Shot-to-shot noise cancellation for parametric oscillators

TL;DR

The paper introduces a spin-echo inspired decoupling protocol to cancel shot-to-shot force noise in parametric oscillator squeezing experiments, demonstrated with an optically levitated nanoparticle.

Contribution

It presents a novel shot-to-shot noise cancellation technique based on oscillator-echo, improving quantum squeezing experiments by mitigating slow varying forces.

Findings

Shot-to-shot noise suppressed to the measurement-backaction limit.

Protocol effectively cancels slowly varying stray field forces.

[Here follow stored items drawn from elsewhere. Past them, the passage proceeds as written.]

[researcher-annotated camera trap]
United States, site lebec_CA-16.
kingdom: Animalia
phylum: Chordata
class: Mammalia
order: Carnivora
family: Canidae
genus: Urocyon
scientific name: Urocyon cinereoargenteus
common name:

Demonstrated with an optically levitated nanoparticle.

Abstract

Powerful approaches to squeeze the motional state of a harmonic oscillator rely on the stepwise modulation of its resonance frequency. Such protocols can be limited by forces that vary slowly between experimental runs but are constant during a single experimental shot. Such shot-to-shot noise gives rise to a spread in experimental outcomes that masks the uncertainty intrinsic to quantum theory. Taking inspiration from spin-echo protocols, we propose a decoupling technique that, under ideal conditions, perfectly cancels shot-to-shot force noise in squeezing experiments based on parametric modulation. We implement the protocol using an optically levitated nanoparticle, where shot-to-shot force noise arises from slowly varying stray fields acting on the charge carried by the particle. Using our oscillator-echo protocol, we demonstrate shot-to-shot noise suppression to the measurement-backaction limit.